Mix dry ingredients: In a large bowl, whisk together 1 1/2 cups almond flour, 1/2 cup coconut flour, 1/2 cup coconut sugar, 1 tsp baking powder, 1/2 tsp baking soda, and 1/4 tsp salt.
Combine wet ingredients: In another bowl, mix 1/2 cup melted coconut oil, 3 large eggs, 1/2 cup almond milk, 1/4 cup maple syrup, 1/4 cup fresh lemon juice, and zest of 1 lemon until smooth.
Blend wet and dry: Pour the wet ingredients into the dry ingredients. Stir until just combined.
Add blueberries: Gently fold in 1 cup fresh blueberries.
Prepare topping: In a small bowl, combine 2 tbsp coconut sugar, 1 tsp lemon zest, and 1/4 cup chopped almonds.

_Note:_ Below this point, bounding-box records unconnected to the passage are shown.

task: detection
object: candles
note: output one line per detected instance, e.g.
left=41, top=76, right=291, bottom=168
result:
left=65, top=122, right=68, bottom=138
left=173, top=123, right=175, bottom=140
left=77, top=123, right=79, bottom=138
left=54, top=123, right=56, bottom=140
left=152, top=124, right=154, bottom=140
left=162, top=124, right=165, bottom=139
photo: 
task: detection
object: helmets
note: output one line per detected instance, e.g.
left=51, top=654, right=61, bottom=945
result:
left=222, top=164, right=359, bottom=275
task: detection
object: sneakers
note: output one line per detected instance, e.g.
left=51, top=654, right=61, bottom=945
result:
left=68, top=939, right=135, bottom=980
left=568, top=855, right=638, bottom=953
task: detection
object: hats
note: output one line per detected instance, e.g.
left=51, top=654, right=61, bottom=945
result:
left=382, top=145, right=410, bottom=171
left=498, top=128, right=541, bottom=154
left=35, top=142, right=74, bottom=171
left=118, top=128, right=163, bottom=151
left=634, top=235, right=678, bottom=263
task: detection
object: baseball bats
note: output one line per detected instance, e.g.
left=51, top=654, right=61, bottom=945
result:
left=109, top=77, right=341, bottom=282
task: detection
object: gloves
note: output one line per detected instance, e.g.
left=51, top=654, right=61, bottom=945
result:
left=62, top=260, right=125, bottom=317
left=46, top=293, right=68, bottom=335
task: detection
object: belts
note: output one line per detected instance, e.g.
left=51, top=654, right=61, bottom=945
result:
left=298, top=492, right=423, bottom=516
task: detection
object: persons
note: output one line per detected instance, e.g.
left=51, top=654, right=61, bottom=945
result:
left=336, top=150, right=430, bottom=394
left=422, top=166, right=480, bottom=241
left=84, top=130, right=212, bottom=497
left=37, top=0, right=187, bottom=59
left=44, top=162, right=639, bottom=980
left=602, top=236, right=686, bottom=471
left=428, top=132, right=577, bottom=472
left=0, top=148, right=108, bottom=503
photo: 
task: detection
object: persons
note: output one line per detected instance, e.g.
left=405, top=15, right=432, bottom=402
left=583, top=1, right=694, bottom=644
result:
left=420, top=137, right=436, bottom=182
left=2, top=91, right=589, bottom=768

Assemble cake: Pour batter into the prepared cake pan, spreading evenly. Sprinkle the topping mixture over the batter.
Bake: Place in the oven and bake for 35 minutes, or until a toothpick inserted into the center comes out clean.
Cool and serve: Let the cake cool in the pan for 10 minutes before transferring to a wire rack. Slice and enjoy!